Water and Wind

Wind energy uses no water.  It heats no water.  It is a largely unrecognized value of wind in the Great Lakes region, which thinks it has unlimited supply of fresh water.

The Pickering plant had to shut one of its reactors yesterday.  Apparently the warm summer has resulted in an algae bloom that has jammed its intake for water cooling.  They say it will be back on line in a few days.

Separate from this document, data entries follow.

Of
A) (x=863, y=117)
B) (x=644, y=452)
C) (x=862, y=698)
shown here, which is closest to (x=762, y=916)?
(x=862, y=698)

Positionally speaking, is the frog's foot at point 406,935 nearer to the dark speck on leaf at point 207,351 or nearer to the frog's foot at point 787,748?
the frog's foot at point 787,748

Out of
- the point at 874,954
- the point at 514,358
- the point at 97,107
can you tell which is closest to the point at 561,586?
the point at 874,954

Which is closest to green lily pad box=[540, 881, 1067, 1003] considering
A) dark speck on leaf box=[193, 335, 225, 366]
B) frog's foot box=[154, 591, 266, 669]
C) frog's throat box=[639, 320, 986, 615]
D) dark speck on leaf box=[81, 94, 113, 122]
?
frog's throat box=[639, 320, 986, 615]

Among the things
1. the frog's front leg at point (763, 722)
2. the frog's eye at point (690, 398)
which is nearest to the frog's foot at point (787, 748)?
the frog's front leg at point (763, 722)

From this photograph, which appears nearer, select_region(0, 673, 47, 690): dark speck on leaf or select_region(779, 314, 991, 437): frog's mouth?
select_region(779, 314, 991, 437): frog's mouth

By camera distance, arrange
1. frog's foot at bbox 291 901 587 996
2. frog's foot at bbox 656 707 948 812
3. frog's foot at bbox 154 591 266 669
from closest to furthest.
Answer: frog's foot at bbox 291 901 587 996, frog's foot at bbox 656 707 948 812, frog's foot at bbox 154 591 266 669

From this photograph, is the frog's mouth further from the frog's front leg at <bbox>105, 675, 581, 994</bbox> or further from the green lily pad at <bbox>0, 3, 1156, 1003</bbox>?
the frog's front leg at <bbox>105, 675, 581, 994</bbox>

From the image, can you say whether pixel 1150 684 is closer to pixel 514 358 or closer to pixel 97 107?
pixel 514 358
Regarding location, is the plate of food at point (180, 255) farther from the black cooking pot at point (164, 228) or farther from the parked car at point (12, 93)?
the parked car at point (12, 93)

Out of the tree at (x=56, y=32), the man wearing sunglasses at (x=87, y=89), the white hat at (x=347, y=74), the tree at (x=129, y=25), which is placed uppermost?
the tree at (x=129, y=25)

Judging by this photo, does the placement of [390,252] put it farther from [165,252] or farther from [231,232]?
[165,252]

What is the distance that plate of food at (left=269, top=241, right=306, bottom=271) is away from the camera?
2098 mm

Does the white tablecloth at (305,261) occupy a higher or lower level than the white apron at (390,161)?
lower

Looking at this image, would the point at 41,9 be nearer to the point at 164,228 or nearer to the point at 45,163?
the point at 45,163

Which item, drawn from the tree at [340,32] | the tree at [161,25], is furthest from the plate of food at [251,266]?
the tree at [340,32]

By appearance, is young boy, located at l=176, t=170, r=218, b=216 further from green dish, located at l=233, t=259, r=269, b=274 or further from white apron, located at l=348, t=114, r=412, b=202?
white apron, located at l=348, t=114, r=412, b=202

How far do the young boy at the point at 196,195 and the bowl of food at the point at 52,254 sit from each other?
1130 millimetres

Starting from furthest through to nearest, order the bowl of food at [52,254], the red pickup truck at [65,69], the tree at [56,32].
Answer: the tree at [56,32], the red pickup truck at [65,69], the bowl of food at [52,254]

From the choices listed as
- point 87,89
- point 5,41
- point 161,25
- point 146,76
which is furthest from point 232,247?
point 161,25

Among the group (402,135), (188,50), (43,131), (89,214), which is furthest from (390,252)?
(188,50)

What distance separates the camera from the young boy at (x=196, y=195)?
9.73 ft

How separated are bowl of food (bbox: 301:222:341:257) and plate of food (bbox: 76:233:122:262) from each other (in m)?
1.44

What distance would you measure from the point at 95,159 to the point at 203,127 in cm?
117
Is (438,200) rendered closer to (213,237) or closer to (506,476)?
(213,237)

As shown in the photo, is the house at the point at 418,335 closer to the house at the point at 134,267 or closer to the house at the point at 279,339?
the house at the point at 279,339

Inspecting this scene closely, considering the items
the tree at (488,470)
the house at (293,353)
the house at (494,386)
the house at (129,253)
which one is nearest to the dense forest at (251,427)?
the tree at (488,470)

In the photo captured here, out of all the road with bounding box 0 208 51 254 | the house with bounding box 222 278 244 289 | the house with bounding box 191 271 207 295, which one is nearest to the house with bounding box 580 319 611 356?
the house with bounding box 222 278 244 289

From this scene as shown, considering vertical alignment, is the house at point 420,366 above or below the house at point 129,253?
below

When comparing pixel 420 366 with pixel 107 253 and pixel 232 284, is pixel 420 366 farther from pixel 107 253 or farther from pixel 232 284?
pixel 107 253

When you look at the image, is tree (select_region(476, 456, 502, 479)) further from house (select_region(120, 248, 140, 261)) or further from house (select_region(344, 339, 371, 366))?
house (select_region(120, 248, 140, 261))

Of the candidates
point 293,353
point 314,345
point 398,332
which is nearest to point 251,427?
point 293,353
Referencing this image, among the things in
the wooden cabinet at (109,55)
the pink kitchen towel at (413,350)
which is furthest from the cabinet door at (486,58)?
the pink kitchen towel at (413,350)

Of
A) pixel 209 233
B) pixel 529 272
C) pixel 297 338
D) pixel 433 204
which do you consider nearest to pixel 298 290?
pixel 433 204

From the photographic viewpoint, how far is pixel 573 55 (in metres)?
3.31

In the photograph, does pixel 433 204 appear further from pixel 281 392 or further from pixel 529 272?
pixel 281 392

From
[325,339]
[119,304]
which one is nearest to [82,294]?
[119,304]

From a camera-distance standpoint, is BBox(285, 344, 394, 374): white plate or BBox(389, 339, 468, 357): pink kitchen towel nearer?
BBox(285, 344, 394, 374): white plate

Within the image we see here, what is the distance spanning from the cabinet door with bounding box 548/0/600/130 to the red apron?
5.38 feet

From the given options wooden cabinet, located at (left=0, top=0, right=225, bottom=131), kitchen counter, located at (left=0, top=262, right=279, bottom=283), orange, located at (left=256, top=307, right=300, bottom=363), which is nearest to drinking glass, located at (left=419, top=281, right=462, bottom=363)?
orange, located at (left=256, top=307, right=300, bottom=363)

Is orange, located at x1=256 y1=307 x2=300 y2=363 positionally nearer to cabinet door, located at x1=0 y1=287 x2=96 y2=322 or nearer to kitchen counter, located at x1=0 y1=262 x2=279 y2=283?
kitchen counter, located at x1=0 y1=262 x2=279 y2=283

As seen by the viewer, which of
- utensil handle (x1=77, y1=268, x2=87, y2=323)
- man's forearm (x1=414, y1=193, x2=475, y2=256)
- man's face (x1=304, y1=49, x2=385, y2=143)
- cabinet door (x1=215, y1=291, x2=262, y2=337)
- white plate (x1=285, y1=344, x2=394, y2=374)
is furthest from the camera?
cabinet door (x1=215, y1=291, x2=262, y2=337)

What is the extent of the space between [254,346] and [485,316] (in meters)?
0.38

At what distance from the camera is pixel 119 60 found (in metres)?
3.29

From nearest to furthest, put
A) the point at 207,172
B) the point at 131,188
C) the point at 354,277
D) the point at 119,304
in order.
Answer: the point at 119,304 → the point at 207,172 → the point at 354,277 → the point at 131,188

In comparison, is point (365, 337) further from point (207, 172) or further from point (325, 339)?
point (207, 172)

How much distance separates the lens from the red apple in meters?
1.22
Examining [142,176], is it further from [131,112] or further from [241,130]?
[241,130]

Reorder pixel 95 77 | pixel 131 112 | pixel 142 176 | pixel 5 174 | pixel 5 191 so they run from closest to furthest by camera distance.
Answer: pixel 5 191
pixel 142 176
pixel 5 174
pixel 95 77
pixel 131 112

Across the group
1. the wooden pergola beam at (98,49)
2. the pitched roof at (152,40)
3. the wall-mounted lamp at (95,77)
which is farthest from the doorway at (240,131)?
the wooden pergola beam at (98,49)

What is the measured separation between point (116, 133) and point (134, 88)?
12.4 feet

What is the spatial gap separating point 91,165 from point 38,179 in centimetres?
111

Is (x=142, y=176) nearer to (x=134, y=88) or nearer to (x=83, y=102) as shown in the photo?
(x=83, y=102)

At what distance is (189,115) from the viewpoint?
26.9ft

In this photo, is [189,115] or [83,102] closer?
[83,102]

We take water for granted.  Our nuclear and coal plants are located on Lake Huron, Lake Ontario, Lake Erie and the slow moving St. Clair River.   We use water from these water bodies to cool the reactors and boilers.  In fact, 2/3 of the energy made by these plants is lost in the cooling process – only 1/3 is turned into usable electricity, and the balance of the heat is sent into the lake.
Lake Superior, an important water source for all of the Lakes, has dropped by 30 cm this year, and is within a few cm of an all time low.  And its surface temperature is 4.7 degrees F higher than it was just decades ago.  Warm water evaporates more quickly, and delays the formation of ice cover.  Ice is crucial to preserving water levels, as winter evaporation, which makes for huge showfalls in places like Barrie and Kincardine, removes a lot of water from the lakes.  This water recharges aquifers, or leaves the Great Lakes water shed, which means it doesn’t return to the Lake in many cases.
Lakes Huron and Michigan are also low.  Great Lakes ships are only filling to 90% of their capacity, as some channels are too low to allow full loads.

While the Great Lakes have a normal cycle, where water levels rise and fall, the trend has been down for the upper Great Lakes for 20 years.  There is speculation that climate change may have something to do with it.  More than 1/3 of the increase in carbon dioxide levels in the atmosphere since pre-industrial times has occured in the past 20 years, so the impact of climate change is just beginning to be felt.

It seems to me we need to get more of our energy from sources that don’t use, or don’t heat water.  This may be more important than we know.